Shooting consultants in a barrel

Everybody makes lawyer jokes, but I don’t know of anyone who makes consulting jokes.

More common is the approach taken by this month’s issue of GQ magazine, which features a story (unavailable online) about outside experts graced with a photo of large-domed, bug-eyed monsters out of a 1940s horror movie. It is a story about “the most terrifying corporate plague imaginable,” featuring evildoers who “will suck the lifeblood out of your organization and leave nothing but corpes in their wake.”

The author, a former consultant himself, is careful to distinguish between the good consultants and the bad. “I’m not talking about the various genuinely useful outsiders we’d come in and help us do, like, actual work – creating specific new products hat might wind up being used by real live consumers,” he writes, referring to them as vendors. He means the real strategic pointy-heads. “Management spends the equivalent of an entire department’s paycheque to fund outside experts who replicate information that’s readily available from internal sources . . . know that they are not there to make your job better. They aren’t there to make anything better.”

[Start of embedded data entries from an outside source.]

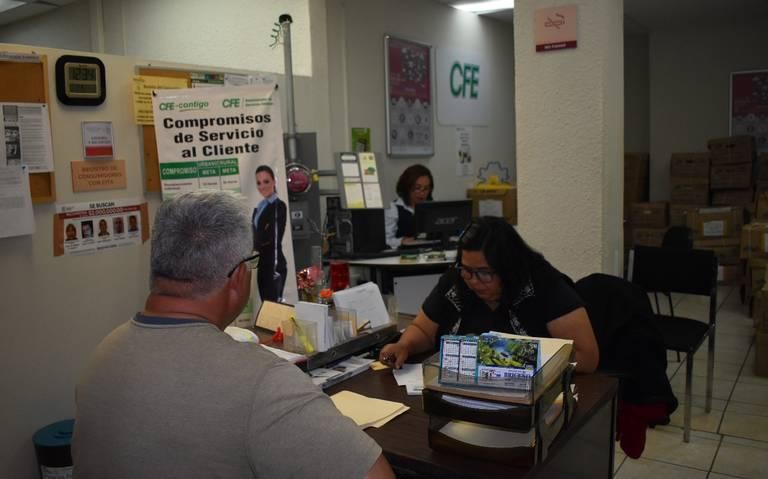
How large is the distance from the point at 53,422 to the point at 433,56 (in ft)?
16.5

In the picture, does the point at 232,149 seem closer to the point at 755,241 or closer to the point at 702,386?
the point at 702,386

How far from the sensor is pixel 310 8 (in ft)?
15.1

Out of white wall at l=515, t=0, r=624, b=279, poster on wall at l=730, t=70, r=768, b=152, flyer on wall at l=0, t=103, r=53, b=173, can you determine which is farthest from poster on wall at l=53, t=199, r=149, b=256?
poster on wall at l=730, t=70, r=768, b=152

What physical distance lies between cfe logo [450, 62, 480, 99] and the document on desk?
501 centimetres

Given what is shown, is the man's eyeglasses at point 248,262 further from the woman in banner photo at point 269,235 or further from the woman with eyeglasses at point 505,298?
the woman in banner photo at point 269,235

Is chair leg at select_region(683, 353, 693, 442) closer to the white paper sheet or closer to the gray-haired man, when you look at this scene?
the gray-haired man

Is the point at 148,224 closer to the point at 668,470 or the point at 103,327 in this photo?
the point at 103,327

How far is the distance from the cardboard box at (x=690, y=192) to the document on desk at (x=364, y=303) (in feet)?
20.6

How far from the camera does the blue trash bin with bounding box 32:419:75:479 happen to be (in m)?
2.62

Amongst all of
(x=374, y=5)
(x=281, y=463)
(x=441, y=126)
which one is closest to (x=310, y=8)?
(x=374, y=5)

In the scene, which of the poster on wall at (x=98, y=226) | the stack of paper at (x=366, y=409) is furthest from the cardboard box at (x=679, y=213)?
the stack of paper at (x=366, y=409)

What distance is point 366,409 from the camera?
183cm

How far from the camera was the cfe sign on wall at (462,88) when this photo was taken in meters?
6.88

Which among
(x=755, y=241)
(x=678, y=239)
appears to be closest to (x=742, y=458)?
(x=678, y=239)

There was something at once familiar and vaguely weary about the entire piece, as though it could have been written 10 years ago, and offered little more than the rub that those who find themselves forced out of a gig could also take up consulting. Such jobs are the business equivalent of movie criticism – something everyone thinks they could do, and perhaps even enjoy.

Consultants have become so easy to hate that it’s getting more difficult to recognize the value they bring to the table. This includes a fresh, outsider’s perspective on what are sometimes long-standing problems in an entrenched culture; a knowledge of industry best practices, technologies or techniques that can propel a range of stalled corporate objectives; and, an ability to focus squarely on strategic thinking without overly disrupting those charged with day-to-day operations. At their best, engaging a consultant should be like a CEO or department head turning to an experienced colleague or friend and asking, “How do other people do this? How did you do it?”

IT departments are increasingly being looked at much like consulting organizations, which means they are saddled with all the negative connotations associated with them. They are brought in to projects or to help align processes late in the game, with insufficient knowledge of the players and their histories. They are not always acting like the “vendors” of the GQ article, providing a quick-fix custom application but often fine-tuning or making better use of existing equipment or software to deal with problems. They possess specialist knowledge available to no one else in the organization, yet compared with real consultants they are limited in their ability to make recommendations beyond what happens to the corporate network. And unlike real consultants, they are still dealing with all those day-to-day operations.

I think GQ is right in that consultants often spend their days on safari, unearthing the tribal knowledge that shouldn’t be hard to find in the average company. But all enterprises could improve the way they can communicate. There are a lot of tools to do this, and even a few that the IT department could set up and manage for the organization’s benefit. But there has to be a commitment across the employee base to use those tools and really share what they know. That’s the real challenge. Which means it may be time to call in the consultants.